What counts as a Wildlife Corridor?

Basically, anything that can provide a ‘stepping stone’ between habitats! Wildlife corridors can be large, and specially designed. Alternatively, they can be very small. Here are some examples:

Image Copyright: Lydia Cave
Canals were built to allow the transport of goods from one location to another. Now, they allow birds, fish, amphibians and insects to move between bodies of water.
Image Copyright: Lydia Cave
Road verges- whether a quiet country road or a motorway- are a haven for grasses and wildflowers. This is particularly true when councils purposefully plant seeds in these areas! Plants are the basis of food chains, and so allowing these species to spread is very important for maintaining habitats.
Image Copyright: Lydia Cave
Flowerpots and gardens are also a great source of food for a wide variety of insects. Organisms such as bees, butterflies, flies and wasps are all pollinators. This means that they help flowers reproduce, and so are crucial for the health of habitats. Therefore, by helping these insects move between flowers, you are in fact helping an entire ecosystem!

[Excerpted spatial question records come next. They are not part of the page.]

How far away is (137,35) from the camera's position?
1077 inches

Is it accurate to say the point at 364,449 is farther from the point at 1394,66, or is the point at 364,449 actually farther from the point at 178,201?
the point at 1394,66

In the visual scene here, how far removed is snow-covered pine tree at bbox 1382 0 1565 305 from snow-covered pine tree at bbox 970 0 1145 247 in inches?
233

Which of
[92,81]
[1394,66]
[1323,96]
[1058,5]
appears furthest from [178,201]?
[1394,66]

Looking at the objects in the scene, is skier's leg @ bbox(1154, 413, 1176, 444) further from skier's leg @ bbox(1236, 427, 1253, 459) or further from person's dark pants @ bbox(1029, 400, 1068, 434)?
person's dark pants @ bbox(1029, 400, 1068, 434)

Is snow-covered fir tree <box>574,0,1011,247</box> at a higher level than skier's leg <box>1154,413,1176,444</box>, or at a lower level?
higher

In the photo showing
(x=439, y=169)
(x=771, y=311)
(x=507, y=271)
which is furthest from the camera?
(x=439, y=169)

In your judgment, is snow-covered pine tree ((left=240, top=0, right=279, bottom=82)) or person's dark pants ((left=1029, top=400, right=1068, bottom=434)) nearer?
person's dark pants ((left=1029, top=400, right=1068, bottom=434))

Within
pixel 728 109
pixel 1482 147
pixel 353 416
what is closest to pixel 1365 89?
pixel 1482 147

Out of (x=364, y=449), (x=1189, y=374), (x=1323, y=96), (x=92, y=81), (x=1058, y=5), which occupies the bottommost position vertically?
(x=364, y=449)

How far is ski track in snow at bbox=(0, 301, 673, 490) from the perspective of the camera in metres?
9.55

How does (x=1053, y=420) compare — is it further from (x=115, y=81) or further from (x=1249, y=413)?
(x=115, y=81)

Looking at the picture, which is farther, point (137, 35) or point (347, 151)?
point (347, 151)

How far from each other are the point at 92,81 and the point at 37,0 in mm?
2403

These are just a few examples. During our theme week, we have looked at the importance of hedgerows as a habitat. But these are also critical wildlife corridors! Railways, buildings, avenues and parks are also important wildlife corridors in urban areas.

Humans can also build wildlife corridors! Some examples are:

  • Toad tunnels underneath roads
  • Putting out food in gardens for wildlife
  • Garden ponds

So, to summarise…

Wildlife corridors are areas of land that connect habitats together. They are crucial for combatting the effects human activities are having on the ability of wildlife to move around. Wildlife corridors can be large, or very small. Which means that anyone can help in their creation!